Swan Day Berlin, zeitgenössischer Tanz

Bei „Swan Day“ denkt man gleich an „Schwanensee“ mit Tutu, Spitzenschuhen, Federn im Haar, dürren durchgebogenen Strumpfhosenbeinen und gedrillten kleinen Ballettmädchen. Stimmt aber nicht. Swan Day ist ein internationales Festival, das „Support Women Artists Now“ bedeutet und jeweils am letzten Samstag im März in verschiedenen Ländern stattfindet. Hier geht es um die Künstlerin. Swan Day feiert Frauen aller Kunstrichtungen. In Berlin wird das mit einer Ausstellung und Performances im „Ada-Studio“ und unter der Regie von „Performance Lab Berlin“ getan. Die Veranstaltung kooperiert mit der Reihe NAH DRAN XX, in der regelmäßig Nachwuchschoreographen vorgestellt werden.
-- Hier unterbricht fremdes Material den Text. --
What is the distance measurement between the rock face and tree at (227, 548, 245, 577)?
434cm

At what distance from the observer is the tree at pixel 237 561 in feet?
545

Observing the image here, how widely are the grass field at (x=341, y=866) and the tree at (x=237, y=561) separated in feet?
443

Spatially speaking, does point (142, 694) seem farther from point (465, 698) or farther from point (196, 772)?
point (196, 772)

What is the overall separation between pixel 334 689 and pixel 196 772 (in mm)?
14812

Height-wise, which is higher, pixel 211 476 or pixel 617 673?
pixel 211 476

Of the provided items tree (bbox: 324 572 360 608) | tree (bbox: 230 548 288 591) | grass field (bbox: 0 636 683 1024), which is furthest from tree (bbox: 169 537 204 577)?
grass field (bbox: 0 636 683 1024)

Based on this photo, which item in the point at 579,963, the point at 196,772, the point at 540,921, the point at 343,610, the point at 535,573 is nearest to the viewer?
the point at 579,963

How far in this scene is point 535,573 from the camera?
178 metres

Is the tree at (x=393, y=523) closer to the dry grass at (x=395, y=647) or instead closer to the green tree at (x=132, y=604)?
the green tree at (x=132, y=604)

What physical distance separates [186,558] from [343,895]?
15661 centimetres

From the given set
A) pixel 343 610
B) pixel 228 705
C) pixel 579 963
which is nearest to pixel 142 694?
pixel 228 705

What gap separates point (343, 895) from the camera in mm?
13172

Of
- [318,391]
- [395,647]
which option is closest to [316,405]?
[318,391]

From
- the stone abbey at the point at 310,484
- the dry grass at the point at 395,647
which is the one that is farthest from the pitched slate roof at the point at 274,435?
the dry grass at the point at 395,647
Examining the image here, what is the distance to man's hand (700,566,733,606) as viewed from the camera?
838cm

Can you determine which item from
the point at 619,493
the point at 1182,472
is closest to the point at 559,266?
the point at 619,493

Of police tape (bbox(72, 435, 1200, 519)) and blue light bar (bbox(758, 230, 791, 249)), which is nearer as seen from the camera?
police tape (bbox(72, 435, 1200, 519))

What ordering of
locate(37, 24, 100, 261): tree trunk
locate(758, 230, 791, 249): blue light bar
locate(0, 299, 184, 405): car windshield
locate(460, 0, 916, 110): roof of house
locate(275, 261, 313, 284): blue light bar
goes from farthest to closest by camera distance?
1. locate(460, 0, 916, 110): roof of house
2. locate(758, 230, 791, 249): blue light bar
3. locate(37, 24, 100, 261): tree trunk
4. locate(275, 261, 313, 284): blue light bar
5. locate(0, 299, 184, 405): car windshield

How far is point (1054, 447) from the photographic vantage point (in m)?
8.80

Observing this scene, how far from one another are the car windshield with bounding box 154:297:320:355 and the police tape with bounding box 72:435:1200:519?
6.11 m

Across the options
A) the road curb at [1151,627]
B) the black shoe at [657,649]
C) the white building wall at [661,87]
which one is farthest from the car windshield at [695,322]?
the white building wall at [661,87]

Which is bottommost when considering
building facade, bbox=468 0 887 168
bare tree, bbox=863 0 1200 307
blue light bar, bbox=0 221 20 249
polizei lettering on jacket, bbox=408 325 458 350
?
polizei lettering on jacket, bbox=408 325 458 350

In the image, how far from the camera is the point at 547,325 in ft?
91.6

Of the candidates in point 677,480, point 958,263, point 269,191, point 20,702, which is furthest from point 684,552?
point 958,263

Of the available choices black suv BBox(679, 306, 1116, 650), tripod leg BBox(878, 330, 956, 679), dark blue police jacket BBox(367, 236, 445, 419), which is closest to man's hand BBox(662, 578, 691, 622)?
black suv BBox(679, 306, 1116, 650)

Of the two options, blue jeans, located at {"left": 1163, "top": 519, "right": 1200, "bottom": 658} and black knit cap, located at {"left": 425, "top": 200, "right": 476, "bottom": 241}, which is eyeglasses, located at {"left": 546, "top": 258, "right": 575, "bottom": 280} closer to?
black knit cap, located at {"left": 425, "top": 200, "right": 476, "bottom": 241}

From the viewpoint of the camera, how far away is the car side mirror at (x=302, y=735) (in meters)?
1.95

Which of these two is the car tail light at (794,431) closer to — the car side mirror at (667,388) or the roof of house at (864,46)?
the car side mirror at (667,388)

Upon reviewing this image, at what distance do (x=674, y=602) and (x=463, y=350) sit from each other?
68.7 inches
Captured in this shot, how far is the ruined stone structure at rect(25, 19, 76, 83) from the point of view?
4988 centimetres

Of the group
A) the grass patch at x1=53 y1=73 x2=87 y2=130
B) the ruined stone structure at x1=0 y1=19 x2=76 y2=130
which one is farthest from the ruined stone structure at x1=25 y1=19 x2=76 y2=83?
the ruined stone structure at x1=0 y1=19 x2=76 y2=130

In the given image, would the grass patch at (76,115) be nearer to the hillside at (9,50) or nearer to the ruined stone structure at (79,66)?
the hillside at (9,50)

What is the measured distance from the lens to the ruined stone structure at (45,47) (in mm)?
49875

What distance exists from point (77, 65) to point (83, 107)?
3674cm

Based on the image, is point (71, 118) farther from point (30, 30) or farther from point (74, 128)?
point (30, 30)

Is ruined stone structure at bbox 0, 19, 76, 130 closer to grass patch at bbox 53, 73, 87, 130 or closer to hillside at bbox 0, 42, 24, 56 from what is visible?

Die Ausstellung „Zwei Seiten“ ist wörtlich gemeint. Performerinnen, Filmemacherinnen, bildende Künstlerinnen u.a. haben ihre Konzepte auf zwei Blättern zusammengefaßt, die an Schnüren von der Decke herunterbaumeln und zum Lesen und Herumstöbern auffordern. Ein Ideen-Inkubator, für den man sich Zeit nehmen muss.

Anders ist es mit den Künstlerinnen des Abends. Eva Baumann, Anna Melnikova und Shannon Sullivan sind Stars der Choreographenszene. Ihre Stücke, die sich aus Kunst, Schauspiel, Lyrik und Tanz zusammensetzen, werden international aufgeführt. Für „Swan Day“ zeigen sie ihre neuesten Solos. Alles andere als oberflächliche Bespassung fordern sie alle unsere Sinne. Hier heißt es hinsehen, hinhören und nachhaltig empfinden. So windet sich Eva Baumann für „fragile“ durch ein Gespinst aus Nylonschnüren. Sie versperren ihr den Weg, fangen sie auf, lassen sie hindurchkriechen und darübersteigen. Der Körper der Tänzerin ist so gespannt wie die Schnüre. Er wird zur Amöbe, zum Fisch, zum Sumoringer und zu einer Marionette.

Anna Melnikova tanzt die 5. Szene der griechischen Tragödie „Die Bakchen“. Sie ist die Mutter von Thebens Herrscher Pentheus, die im Rausch ihren Sohn zerstückelt aber glaubt, einen Löwen zu jagen. Mit Weintrauben verstopft sich die schöne Anna Melnikova den Mund und wird zur Furie. Sie tobt, tanzt, grunzt und schnauft. Man sieht Versatzstücke aus dem klassischen Ballett und aus griechischen Volkstänzen. Zum Schluß erwacht die „unselige Mutter“ und erkennt ihre Tragödie.

Bei „Broken. Part I. “ lässt uns Shannon Sullivan stellenweise im Dunkeln sitzen. Wir hören nur, dass sie etwas zerbricht, zerbröselt und auf den Boden verstreut. Und wir hören ihre Lyrik, auf Englisch, mit wenigen deutschen Einsprengseln. Man versteht nicht viel, aber darum geht es auch nicht. Plötzlich Licht, die Tänzerin, Poetin und Performerin befindet sich auf einer Fläche aus klein zerbrochenen Eierschalen. Sie ist ganz Tanz und Poesie.

Das Publikum im „Ada-Studio“ besteht aus jüngeren Berlin-Women und etwas weniger aber dafür sehr sympatische Männer. Eine ganz besondere Atmosphäre, kreativ, ruhig und konzentriert. Heute Abend wird die Vorführung wiederholt.

Performance Lab Berlin. Swanday Berlin. Ada-Studio, Schönhauser Allee 73 / QuARTier 73, 2. HH, 1. OG, 10437 Berlin – Prenzlauer Berg.